TASK PROMPT: Your task is to write out the complete listing exactly as it is shown.

Dataset entries
◇ ◇ ◇ ◇ ◇

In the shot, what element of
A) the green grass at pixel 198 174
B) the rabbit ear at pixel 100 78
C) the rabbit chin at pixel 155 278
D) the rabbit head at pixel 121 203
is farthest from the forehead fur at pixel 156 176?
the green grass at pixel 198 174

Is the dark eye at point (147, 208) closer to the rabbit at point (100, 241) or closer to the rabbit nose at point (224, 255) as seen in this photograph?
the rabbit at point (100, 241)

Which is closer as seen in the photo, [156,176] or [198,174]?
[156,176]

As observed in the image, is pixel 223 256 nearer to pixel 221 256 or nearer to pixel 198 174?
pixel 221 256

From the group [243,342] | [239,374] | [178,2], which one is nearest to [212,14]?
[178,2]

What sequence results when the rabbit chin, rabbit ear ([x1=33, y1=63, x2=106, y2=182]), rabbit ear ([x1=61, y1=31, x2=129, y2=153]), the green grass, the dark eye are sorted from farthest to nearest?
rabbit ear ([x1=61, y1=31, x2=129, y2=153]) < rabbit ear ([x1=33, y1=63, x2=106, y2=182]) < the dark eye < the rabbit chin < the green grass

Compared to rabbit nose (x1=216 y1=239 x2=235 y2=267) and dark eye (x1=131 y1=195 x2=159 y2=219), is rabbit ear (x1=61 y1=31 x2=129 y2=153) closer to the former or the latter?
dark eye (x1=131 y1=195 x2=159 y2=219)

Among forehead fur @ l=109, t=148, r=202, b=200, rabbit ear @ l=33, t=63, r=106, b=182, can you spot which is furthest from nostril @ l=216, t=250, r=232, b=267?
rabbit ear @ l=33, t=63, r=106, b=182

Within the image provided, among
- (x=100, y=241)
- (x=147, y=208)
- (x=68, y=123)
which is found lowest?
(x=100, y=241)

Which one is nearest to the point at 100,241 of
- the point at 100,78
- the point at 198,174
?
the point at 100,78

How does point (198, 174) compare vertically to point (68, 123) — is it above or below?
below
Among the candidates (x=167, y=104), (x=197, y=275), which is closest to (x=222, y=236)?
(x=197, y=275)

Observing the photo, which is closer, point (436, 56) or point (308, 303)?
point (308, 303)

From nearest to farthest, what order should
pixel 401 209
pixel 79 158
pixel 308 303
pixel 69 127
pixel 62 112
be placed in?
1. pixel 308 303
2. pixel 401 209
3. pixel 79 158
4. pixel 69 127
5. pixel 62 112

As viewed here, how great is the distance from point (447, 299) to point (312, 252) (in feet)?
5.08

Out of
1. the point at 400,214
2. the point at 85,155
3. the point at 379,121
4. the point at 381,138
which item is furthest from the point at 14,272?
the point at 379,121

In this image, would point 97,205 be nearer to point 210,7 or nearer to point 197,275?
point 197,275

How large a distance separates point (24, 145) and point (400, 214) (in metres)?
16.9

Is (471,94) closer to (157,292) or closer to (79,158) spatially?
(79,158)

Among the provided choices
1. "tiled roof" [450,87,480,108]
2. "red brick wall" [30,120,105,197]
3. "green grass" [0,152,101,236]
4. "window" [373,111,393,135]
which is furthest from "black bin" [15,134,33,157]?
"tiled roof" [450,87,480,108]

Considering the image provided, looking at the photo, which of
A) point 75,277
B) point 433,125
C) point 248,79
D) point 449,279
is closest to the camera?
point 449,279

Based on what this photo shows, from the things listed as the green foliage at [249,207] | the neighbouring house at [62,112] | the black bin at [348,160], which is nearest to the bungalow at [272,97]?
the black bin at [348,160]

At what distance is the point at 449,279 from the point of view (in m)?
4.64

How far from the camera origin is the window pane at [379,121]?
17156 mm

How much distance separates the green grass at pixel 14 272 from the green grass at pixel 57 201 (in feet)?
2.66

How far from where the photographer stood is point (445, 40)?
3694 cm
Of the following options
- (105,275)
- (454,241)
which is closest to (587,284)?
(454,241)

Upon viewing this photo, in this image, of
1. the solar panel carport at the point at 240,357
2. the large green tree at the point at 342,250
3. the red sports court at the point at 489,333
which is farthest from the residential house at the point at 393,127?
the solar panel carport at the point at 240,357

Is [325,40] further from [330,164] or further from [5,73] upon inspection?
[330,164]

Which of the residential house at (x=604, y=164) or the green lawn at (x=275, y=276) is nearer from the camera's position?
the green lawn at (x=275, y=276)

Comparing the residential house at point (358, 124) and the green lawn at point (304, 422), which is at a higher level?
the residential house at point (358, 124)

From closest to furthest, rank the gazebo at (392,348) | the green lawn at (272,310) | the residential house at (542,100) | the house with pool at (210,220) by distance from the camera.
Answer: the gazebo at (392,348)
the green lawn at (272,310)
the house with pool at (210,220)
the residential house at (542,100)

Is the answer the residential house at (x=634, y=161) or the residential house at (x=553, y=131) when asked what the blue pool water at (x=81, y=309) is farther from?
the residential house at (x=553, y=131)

◇ ◇ ◇ ◇ ◇

RESULT OF THIS EXERCISE:
In the shot, what element of
A) the green grass at pixel 198 174
B) the rabbit ear at pixel 100 78
C) the rabbit chin at pixel 155 278
D) the rabbit head at pixel 121 203
is farthest from the forehead fur at pixel 156 176?
the green grass at pixel 198 174

Is the dark eye at point (147, 208) closer to the rabbit at point (100, 241) or closer to the rabbit nose at point (224, 255) as seen in this photograph?
the rabbit at point (100, 241)

Which is closer as seen in the photo, [156,176] or [198,174]?
[156,176]

As observed in the image, is pixel 223 256 nearer to pixel 221 256 or nearer to pixel 198 174?
pixel 221 256

From the group [243,342] | [239,374] | [178,2], which one is nearest to [212,14]?
[178,2]

What sequence results when the rabbit chin, rabbit ear ([x1=33, y1=63, x2=106, y2=182]), rabbit ear ([x1=61, y1=31, x2=129, y2=153]), the green grass, the dark eye are sorted from farthest to nearest?
rabbit ear ([x1=61, y1=31, x2=129, y2=153]) < rabbit ear ([x1=33, y1=63, x2=106, y2=182]) < the dark eye < the rabbit chin < the green grass

Compared to rabbit nose (x1=216 y1=239 x2=235 y2=267) and dark eye (x1=131 y1=195 x2=159 y2=219), is rabbit ear (x1=61 y1=31 x2=129 y2=153) closer to the former or the latter?
dark eye (x1=131 y1=195 x2=159 y2=219)

Among forehead fur @ l=109, t=148, r=202, b=200, rabbit ear @ l=33, t=63, r=106, b=182, can you spot which is furthest from nostril @ l=216, t=250, r=232, b=267?
rabbit ear @ l=33, t=63, r=106, b=182

Within the image provided, among
- (x=100, y=241)
- (x=147, y=208)
- (x=68, y=123)
which is found lowest?
(x=100, y=241)

Which one is nearest to the point at 100,241 of
- the point at 100,78
- the point at 198,174
?
the point at 100,78

How does point (198, 174) compare vertically to point (68, 123) — is it above or below?
below
Among the candidates (x=167, y=104), (x=197, y=275), which is closest to (x=222, y=236)?
(x=197, y=275)

Observing the photo, which is closer, point (436, 56) or point (308, 303)?
point (308, 303)

From nearest to farthest, what order should
pixel 401 209
pixel 79 158
pixel 308 303
pixel 69 127
pixel 62 112
be placed in?
1. pixel 308 303
2. pixel 401 209
3. pixel 79 158
4. pixel 69 127
5. pixel 62 112

As viewed here, how great is the distance from point (447, 299) to point (312, 252) (in feet)?
5.08

Out of
1. the point at 400,214
2. the point at 85,155
3. the point at 379,121
4. the point at 381,138
which item is furthest from the point at 14,272?
the point at 379,121

In this image, would point 97,205 be nearer to point 210,7 or nearer to point 197,275?
point 197,275

How large a distance separates point (24, 145) and point (400, 214) (in metres)?
16.9

Is (471,94) closer to (157,292) or closer to (79,158) spatially?
(79,158)

Among the provided choices
1. "tiled roof" [450,87,480,108]
2. "red brick wall" [30,120,105,197]
3. "green grass" [0,152,101,236]
4. "window" [373,111,393,135]
which is furthest from "black bin" [15,134,33,157]?
"tiled roof" [450,87,480,108]

Considering the image provided, looking at the photo, which of
A) point 75,277
B) point 433,125
C) point 248,79
D) point 449,279
is closest to the camera?
point 449,279

Based on what this photo shows, from the things listed as the green foliage at [249,207] | the neighbouring house at [62,112] | the black bin at [348,160], which is nearest to the bungalow at [272,97]?
the black bin at [348,160]

At what distance is the point at 449,279 from the point of view (in m)?
4.64

How far from the camera origin is the window pane at [379,121]?
17156 mm

How much distance separates the green grass at pixel 14 272 from the green grass at pixel 57 201 (in feet)?
2.66

How far from where the photographer stood is point (445, 40)?
3694 cm
Of the following options
- (105,275)
- (454,241)
which is closest to (587,284)?
(454,241)

Upon viewing this photo, in this image, of
1. the solar panel carport at the point at 240,357
2. the large green tree at the point at 342,250
3. the red sports court at the point at 489,333
which is farthest from the residential house at the point at 393,127?
the solar panel carport at the point at 240,357

Is [325,40] further from [330,164] or further from [5,73] upon inspection?
[330,164]

Which of the residential house at (x=604, y=164) or the green lawn at (x=275, y=276) is nearer from the camera's position?
the green lawn at (x=275, y=276)

Comparing the residential house at point (358, 124) and the green lawn at point (304, 422), which is at a higher level?
the residential house at point (358, 124)

From closest to furthest, rank the gazebo at (392,348) | the green lawn at (272,310) | the residential house at (542,100) | the house with pool at (210,220) by distance from the camera.
Answer: the gazebo at (392,348)
the green lawn at (272,310)
the house with pool at (210,220)
the residential house at (542,100)

Is the answer the residential house at (x=634, y=161) or the residential house at (x=553, y=131) when asked what the blue pool water at (x=81, y=309) is farther from?
the residential house at (x=553, y=131)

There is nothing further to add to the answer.